Material provided
[start]
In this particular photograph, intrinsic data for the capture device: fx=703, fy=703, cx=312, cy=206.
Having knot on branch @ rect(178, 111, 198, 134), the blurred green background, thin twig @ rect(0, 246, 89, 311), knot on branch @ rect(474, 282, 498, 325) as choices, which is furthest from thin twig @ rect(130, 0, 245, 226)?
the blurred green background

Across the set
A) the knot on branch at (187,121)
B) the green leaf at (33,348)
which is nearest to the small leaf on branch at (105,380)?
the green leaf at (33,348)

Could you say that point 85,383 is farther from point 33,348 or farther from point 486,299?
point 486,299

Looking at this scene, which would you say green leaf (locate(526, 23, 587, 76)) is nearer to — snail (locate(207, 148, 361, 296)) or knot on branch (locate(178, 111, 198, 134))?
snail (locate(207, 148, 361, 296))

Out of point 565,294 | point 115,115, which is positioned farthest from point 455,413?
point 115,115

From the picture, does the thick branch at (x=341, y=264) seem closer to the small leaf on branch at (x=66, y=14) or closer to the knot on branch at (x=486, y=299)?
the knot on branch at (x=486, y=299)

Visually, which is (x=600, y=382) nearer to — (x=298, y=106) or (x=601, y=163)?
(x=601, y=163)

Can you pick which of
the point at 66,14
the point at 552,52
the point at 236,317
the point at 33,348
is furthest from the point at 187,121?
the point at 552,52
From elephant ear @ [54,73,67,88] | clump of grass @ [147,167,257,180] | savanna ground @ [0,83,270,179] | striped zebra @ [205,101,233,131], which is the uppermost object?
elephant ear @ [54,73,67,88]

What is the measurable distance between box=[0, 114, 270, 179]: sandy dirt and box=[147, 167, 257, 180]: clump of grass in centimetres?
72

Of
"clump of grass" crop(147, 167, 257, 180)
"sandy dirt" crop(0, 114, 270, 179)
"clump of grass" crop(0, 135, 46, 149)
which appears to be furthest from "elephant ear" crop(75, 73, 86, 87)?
[end]
[start]
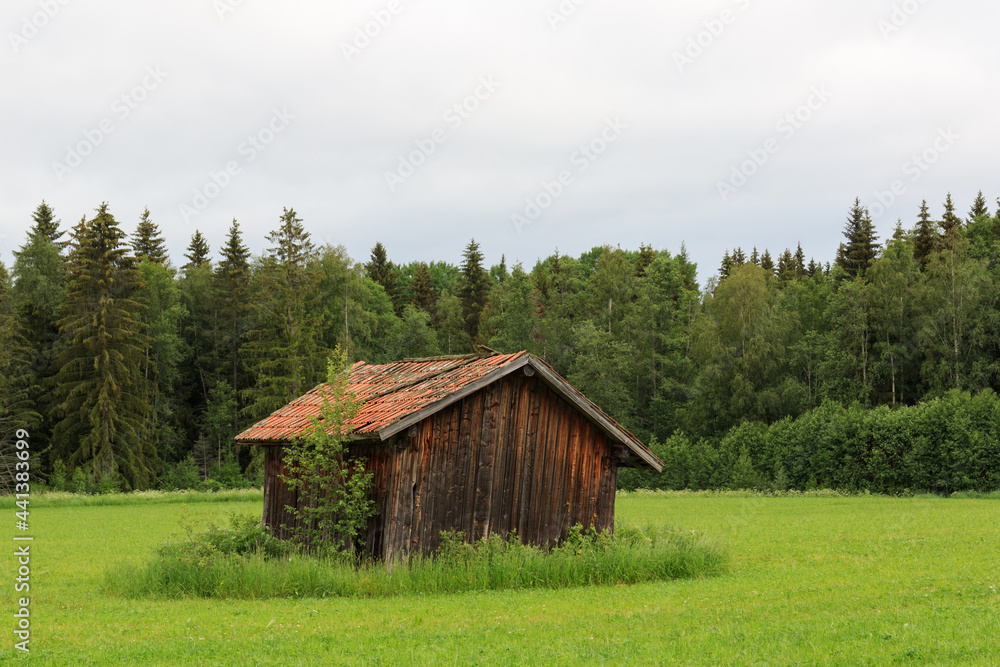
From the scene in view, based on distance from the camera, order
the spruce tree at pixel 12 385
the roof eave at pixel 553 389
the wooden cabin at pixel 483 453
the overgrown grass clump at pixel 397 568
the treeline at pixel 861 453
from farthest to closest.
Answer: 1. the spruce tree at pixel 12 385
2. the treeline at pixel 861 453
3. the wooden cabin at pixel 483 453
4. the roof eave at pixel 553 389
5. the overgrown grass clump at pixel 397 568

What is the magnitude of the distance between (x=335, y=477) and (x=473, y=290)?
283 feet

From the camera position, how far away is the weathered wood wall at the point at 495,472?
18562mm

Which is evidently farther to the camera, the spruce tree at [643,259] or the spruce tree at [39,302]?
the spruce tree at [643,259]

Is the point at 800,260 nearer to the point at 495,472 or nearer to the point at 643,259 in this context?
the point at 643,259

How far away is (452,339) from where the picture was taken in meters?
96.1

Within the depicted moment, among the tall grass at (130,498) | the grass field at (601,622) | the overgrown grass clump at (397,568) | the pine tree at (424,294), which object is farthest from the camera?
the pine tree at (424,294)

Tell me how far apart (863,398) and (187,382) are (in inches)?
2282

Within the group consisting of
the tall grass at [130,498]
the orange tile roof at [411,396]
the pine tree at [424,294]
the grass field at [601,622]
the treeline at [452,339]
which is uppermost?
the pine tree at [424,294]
[end]
[start]
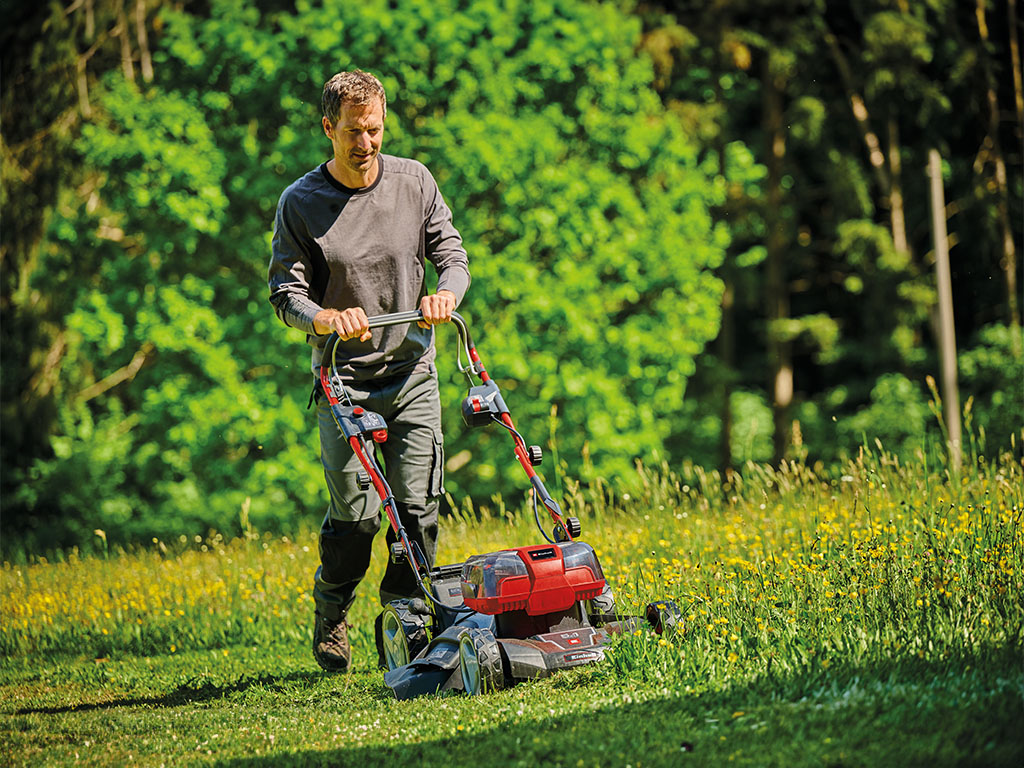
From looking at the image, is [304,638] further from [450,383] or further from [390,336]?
[end]
Exercise aim
Report every line of the data above that contains the string "pixel". Case counts.

Result below
the spruce tree at pixel 12 385
the roof eave at pixel 553 389
the wooden cabin at pixel 483 453
the overgrown grass clump at pixel 397 568
the treeline at pixel 861 453
Answer: 1. the spruce tree at pixel 12 385
2. the treeline at pixel 861 453
3. the wooden cabin at pixel 483 453
4. the roof eave at pixel 553 389
5. the overgrown grass clump at pixel 397 568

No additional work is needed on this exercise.